§ **INSTRUCTIONS TO FOLLOW**
Given the material below, return only the lines starting at the line with "United States, site archbold_FL-16." and ending at the line with "A: Bos taurus (domestic cow).", exactly as they appear.

§ **AVAILABLE DATA**
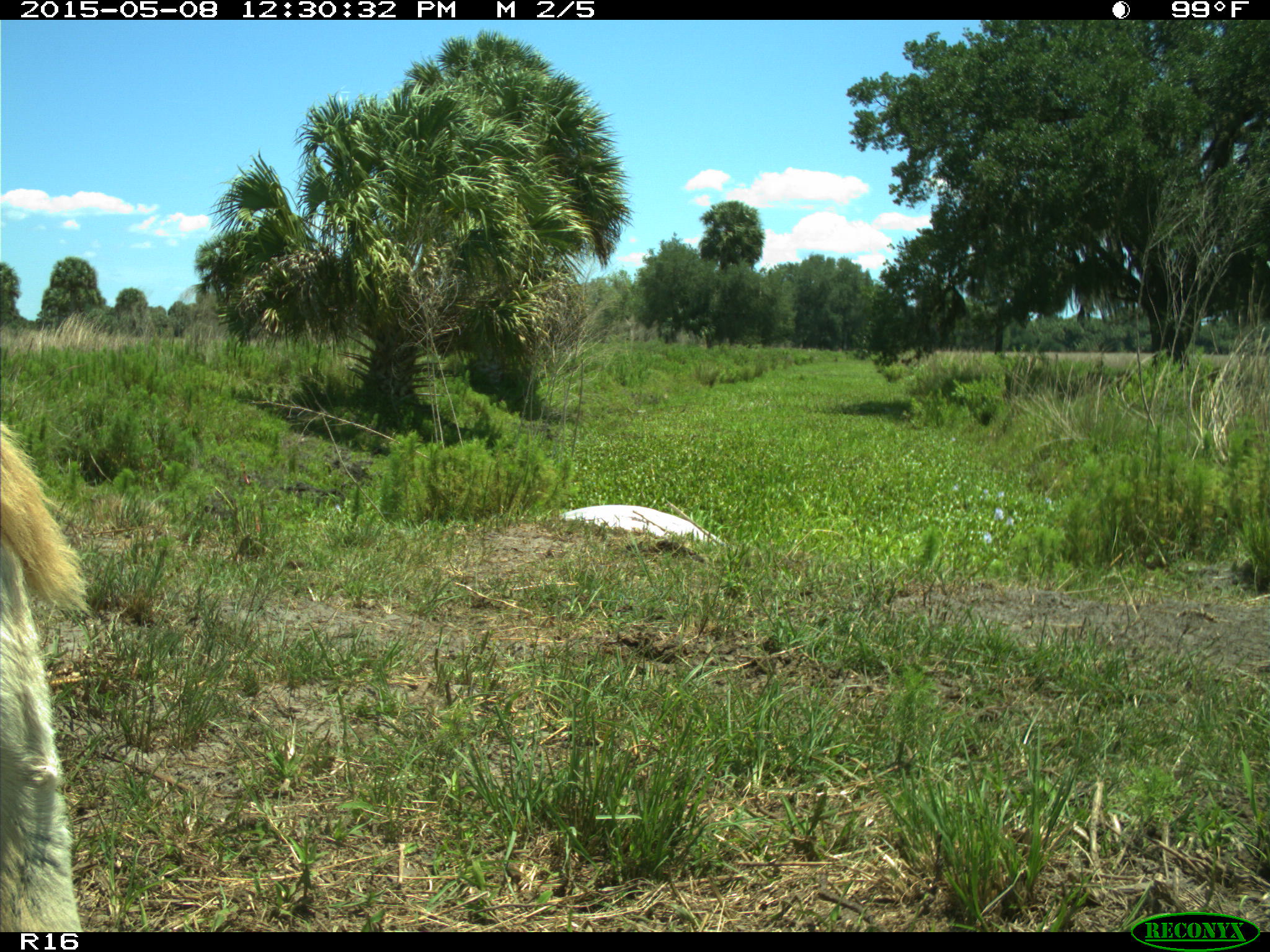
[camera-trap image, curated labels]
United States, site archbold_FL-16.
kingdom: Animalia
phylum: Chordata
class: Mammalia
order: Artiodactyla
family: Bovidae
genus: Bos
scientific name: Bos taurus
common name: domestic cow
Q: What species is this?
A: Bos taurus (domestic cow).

* * *

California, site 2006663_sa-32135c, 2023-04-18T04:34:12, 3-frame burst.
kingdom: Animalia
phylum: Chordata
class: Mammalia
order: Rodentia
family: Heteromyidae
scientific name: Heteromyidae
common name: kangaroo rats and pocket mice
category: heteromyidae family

§ **OUTPUT**
United States, site archbold_FL-16.
kingdom: Animalia
phylum: Chordata
class: Mammalia
order: Artiodactyla
family: Bovidae
genus: Bos
scientific name: Bos taurus
common name: domestic cow
Q: What species is this?
A: Bos taurus (domestic cow).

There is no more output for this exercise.